Please post your code.
Willis,
You are attempting to fit a straight line, because that is the model you want to see. Looking at the graph, it was obvious that shifting Fort Collins upwards by 0.7 degrees in 1942 would create a straight line.
https://spreadsheets.google.com/oimg?key=0AnKz9p_7fMvBdElxNDA4Vlh2OGhvOUdEX1N0bm1CeWc&oid=2&v=1268444596121
In my model, it is not a straight line and it obviously won’t fit your linear regression.
Willis Eschenbach (17:23:09) :
Nice graphics.
Could you explain how you included them in a comment ? I’ve seen the occasional image or video embedded on WUWT, but I would like to know how the few people like yourself are doing so.
Steve Goddard (17:38:14)
Steve, I am analyzing the difference between Fort Collins and Boulder, which is:
Diff = FC – B
For the change, I used
Diff = FC – (B-0.7°)
You propose using
Diff = (FC + 0.7°) – B
Expand both terms, and tell me what you get …
Steve Goddard (17:48:05)
So we’re back to “just look at the graph” again? Could you determine that the step discontinuity was in January 1942 by just looking at the graph?
Steve, forget about discontinuities for a moment. Using the original Ft. Collins minus Boulder data, I get the following trends:
February 1942 – present: ~ 0.2
February 1942 – 1970: ~ 0.2
1970 – present: ~ 0.2
You have claimed that the temperature increase began in 1970 … I’m sure you see the problem. How do you explain that?
Willis Eschenbach (17:23:09)
“If you are still asking for information, and you haven’t done the math yourself, why on earth would you be siding with one side or the other?”
Well, sitting in a hotel room in Malaysia doing some other work I didn’t have the time to recreate your analysis. Apologies if I unintendly got offside with you, I was just noting that given the evidence that had been presented so far, I wasn’t convinced that you hadn’t just found a random result. Thanks for posting the additional information, that provides a lot of additional important detail.
Willis,
Please post your code.
Willis,
Look at the graph of the entire time series from 1895.

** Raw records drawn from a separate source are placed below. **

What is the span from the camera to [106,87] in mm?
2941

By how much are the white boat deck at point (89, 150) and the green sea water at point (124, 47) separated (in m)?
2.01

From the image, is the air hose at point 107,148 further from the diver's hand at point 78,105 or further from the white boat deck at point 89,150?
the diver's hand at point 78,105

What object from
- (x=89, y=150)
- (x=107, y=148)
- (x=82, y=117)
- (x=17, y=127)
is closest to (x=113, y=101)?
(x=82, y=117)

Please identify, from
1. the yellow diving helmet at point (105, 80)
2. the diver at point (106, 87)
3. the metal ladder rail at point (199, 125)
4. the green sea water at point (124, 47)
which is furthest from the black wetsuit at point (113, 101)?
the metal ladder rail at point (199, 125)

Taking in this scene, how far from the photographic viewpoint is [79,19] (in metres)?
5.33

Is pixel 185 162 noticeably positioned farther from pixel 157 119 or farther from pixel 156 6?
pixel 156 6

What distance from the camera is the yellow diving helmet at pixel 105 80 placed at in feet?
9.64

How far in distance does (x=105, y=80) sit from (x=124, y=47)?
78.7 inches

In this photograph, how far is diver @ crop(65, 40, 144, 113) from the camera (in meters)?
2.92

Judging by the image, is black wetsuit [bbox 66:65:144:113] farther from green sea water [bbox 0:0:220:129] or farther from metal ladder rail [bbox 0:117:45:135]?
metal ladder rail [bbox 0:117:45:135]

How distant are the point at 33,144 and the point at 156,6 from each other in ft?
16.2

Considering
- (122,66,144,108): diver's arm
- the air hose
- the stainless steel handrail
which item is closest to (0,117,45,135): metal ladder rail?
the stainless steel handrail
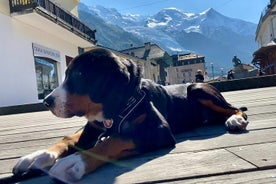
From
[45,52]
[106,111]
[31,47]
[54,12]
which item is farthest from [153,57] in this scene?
[106,111]

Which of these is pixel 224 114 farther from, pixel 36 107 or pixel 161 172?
pixel 36 107

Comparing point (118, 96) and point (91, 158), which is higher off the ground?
point (118, 96)

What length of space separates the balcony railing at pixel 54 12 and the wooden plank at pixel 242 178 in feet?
43.2

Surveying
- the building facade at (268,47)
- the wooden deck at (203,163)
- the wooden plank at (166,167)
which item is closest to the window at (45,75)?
the building facade at (268,47)

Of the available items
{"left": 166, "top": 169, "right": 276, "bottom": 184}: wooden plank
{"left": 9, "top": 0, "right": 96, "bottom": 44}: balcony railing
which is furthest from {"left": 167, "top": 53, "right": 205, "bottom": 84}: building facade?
{"left": 166, "top": 169, "right": 276, "bottom": 184}: wooden plank

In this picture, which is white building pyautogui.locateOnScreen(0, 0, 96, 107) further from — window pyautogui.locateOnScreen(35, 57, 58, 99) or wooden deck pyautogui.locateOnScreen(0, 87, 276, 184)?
wooden deck pyautogui.locateOnScreen(0, 87, 276, 184)

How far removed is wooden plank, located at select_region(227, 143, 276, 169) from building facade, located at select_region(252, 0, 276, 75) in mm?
13892

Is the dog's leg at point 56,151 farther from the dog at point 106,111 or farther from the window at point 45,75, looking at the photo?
the window at point 45,75

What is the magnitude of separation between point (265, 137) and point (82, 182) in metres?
1.20

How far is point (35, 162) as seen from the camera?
185cm

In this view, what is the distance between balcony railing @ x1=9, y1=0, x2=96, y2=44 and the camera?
13516 mm

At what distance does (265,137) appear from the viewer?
215 centimetres

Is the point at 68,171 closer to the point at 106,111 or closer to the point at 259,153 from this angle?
the point at 106,111

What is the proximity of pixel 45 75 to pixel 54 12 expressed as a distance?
298 cm
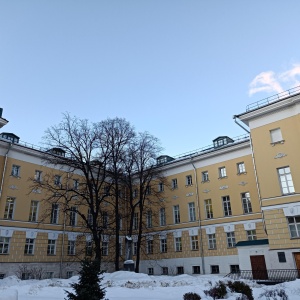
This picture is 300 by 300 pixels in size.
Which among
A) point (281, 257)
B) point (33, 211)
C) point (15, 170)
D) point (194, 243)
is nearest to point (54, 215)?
point (33, 211)

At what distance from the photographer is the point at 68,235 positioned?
3172 centimetres

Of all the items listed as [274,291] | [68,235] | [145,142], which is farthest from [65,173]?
[274,291]

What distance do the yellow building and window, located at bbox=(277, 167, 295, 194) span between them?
2.8 inches

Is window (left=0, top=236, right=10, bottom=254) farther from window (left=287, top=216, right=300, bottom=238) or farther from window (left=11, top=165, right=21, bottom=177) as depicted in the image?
window (left=287, top=216, right=300, bottom=238)

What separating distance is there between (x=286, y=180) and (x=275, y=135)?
3.83 m

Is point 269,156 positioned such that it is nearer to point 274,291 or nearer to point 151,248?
point 274,291

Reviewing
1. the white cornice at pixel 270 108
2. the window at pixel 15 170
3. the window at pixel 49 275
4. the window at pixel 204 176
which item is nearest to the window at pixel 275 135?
the white cornice at pixel 270 108

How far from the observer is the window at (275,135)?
78.8ft

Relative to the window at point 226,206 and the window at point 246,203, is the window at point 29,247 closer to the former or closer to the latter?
the window at point 226,206

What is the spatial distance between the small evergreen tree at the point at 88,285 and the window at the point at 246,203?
881 inches

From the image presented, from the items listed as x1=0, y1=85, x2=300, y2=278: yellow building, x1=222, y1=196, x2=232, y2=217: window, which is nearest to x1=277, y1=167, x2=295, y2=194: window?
x1=0, y1=85, x2=300, y2=278: yellow building

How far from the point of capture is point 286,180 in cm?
2289

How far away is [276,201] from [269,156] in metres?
3.63

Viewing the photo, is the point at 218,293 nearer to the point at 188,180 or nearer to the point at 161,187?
the point at 188,180
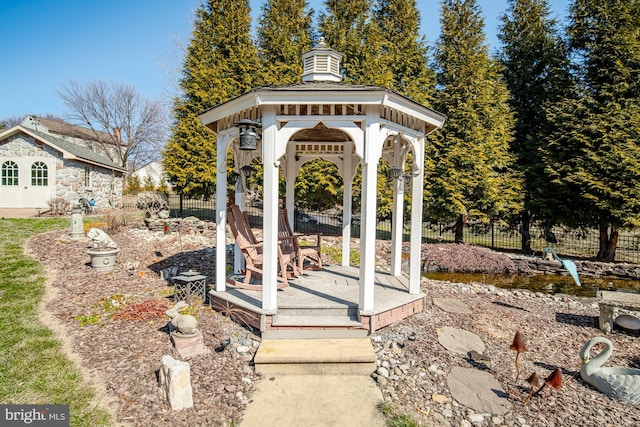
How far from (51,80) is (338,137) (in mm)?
29176

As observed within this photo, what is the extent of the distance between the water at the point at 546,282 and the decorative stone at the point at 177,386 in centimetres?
682

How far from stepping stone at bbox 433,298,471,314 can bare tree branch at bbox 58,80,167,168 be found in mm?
27263

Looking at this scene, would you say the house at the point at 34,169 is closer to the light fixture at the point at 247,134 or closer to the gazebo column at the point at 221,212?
the gazebo column at the point at 221,212

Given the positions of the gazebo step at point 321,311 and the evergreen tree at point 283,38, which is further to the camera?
the evergreen tree at point 283,38

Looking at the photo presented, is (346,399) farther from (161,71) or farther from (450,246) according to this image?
(161,71)

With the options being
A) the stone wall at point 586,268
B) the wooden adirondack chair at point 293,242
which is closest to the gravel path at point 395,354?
the wooden adirondack chair at point 293,242

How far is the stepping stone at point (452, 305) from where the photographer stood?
5.11 meters

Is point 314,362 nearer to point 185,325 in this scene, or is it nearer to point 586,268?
point 185,325

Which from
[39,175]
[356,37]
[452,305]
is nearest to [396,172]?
[452,305]

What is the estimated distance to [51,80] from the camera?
25406 millimetres

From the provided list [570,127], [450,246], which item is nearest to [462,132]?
[570,127]

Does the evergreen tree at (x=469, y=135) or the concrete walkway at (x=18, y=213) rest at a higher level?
the evergreen tree at (x=469, y=135)

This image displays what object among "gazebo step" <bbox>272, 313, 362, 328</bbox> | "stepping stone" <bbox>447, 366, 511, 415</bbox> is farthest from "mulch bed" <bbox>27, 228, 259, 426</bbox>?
"stepping stone" <bbox>447, 366, 511, 415</bbox>

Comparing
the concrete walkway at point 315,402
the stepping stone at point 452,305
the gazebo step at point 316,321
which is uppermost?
the gazebo step at point 316,321
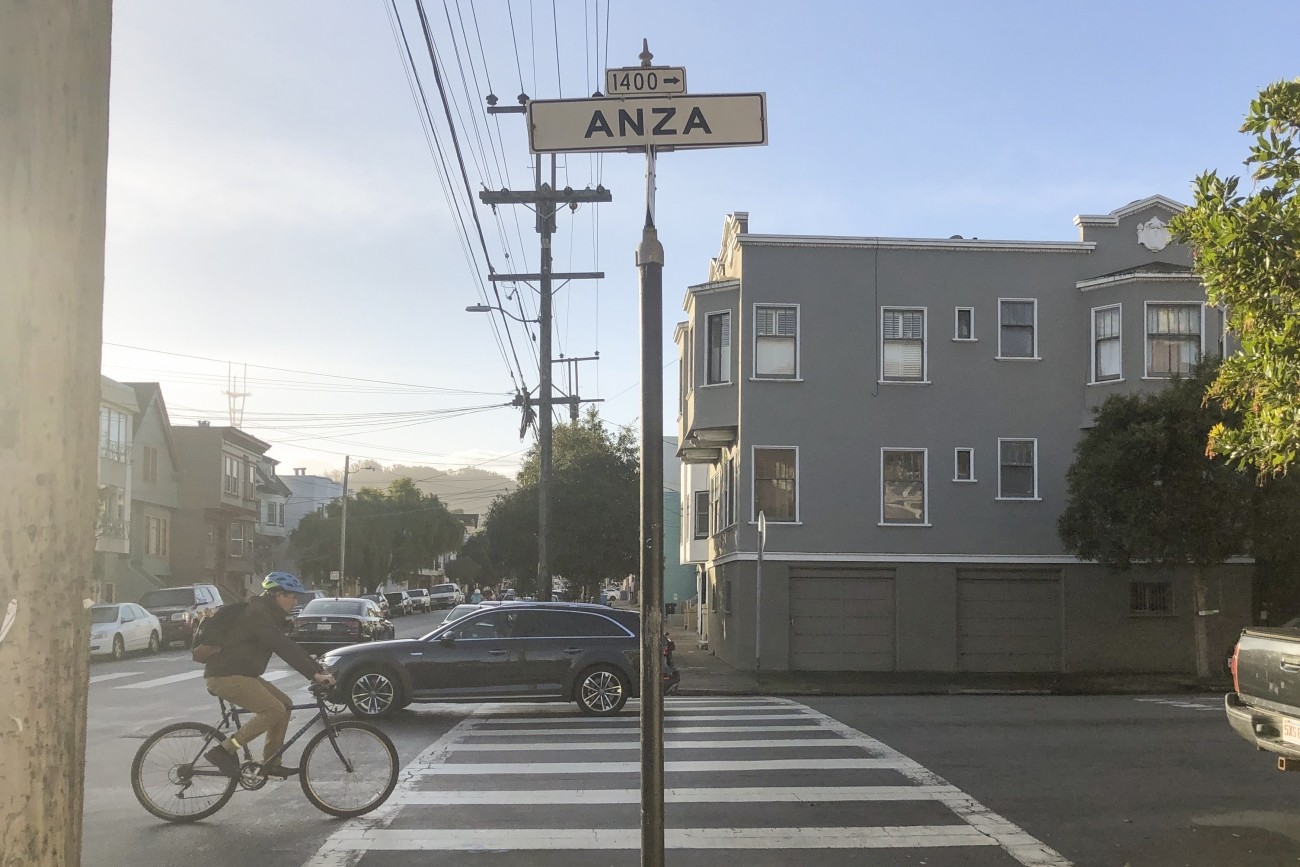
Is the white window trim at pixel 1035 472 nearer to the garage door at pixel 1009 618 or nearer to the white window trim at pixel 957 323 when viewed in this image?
the garage door at pixel 1009 618

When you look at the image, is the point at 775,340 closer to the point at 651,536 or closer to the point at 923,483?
the point at 923,483

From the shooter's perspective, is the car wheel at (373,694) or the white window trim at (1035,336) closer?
the car wheel at (373,694)

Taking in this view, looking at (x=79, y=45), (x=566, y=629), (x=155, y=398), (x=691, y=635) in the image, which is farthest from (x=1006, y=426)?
(x=155, y=398)

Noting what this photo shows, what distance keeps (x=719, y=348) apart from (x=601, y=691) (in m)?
14.2

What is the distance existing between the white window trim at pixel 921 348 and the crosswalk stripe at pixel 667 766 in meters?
17.2

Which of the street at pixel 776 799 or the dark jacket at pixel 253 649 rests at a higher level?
the dark jacket at pixel 253 649

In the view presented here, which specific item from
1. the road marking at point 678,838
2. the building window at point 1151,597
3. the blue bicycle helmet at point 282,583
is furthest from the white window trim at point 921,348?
the blue bicycle helmet at point 282,583

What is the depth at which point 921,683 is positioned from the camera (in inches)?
941

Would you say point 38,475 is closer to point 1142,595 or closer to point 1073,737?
point 1073,737

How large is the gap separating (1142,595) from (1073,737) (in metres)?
15.4

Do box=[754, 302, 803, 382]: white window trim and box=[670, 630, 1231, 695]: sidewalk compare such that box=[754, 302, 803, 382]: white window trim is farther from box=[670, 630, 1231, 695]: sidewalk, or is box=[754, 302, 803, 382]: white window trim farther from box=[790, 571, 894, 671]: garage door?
box=[670, 630, 1231, 695]: sidewalk

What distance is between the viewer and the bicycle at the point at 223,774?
29.2 ft

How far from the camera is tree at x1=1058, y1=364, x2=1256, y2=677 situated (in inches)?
903

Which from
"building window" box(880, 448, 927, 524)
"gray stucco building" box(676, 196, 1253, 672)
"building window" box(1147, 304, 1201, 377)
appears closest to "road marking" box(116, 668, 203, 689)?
"gray stucco building" box(676, 196, 1253, 672)
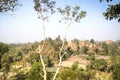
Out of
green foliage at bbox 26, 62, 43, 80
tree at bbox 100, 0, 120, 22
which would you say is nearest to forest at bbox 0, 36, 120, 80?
green foliage at bbox 26, 62, 43, 80

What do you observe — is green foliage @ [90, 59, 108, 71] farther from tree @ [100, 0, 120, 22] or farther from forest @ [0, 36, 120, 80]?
tree @ [100, 0, 120, 22]

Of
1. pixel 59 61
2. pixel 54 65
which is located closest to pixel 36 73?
pixel 59 61

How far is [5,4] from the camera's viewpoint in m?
13.2

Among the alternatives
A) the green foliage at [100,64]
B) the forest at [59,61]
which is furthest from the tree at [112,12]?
the green foliage at [100,64]

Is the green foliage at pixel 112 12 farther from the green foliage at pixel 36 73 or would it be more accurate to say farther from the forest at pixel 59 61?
the green foliage at pixel 36 73

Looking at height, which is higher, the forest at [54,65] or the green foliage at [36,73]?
the green foliage at [36,73]

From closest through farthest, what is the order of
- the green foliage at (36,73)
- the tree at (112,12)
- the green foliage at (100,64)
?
the tree at (112,12) < the green foliage at (36,73) < the green foliage at (100,64)

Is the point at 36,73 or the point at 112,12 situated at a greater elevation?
the point at 112,12

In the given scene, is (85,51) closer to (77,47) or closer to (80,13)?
(77,47)

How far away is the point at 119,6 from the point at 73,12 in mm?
9872

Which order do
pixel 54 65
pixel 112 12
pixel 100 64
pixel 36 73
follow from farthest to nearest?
1. pixel 54 65
2. pixel 100 64
3. pixel 36 73
4. pixel 112 12

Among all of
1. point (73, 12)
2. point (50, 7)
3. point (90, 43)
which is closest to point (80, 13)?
point (73, 12)

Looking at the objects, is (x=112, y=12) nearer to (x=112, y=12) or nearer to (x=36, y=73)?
(x=112, y=12)

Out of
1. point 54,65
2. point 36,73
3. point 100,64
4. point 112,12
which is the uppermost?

https://spreadsheets.google.com/oimg?key=0AnKz9p_7fMvBdElxNDA4Vlh2OGhvOUdEX1N0bm1CeWc&oid=2&v=1268448520528
The trend from 1895-1941 is clearly not linear. There is a step function up in 1920 and a step function down in 1942. The first few years all over the place.
How did you pick your various start dates of 1897 and 1910? They look cherry picked to me.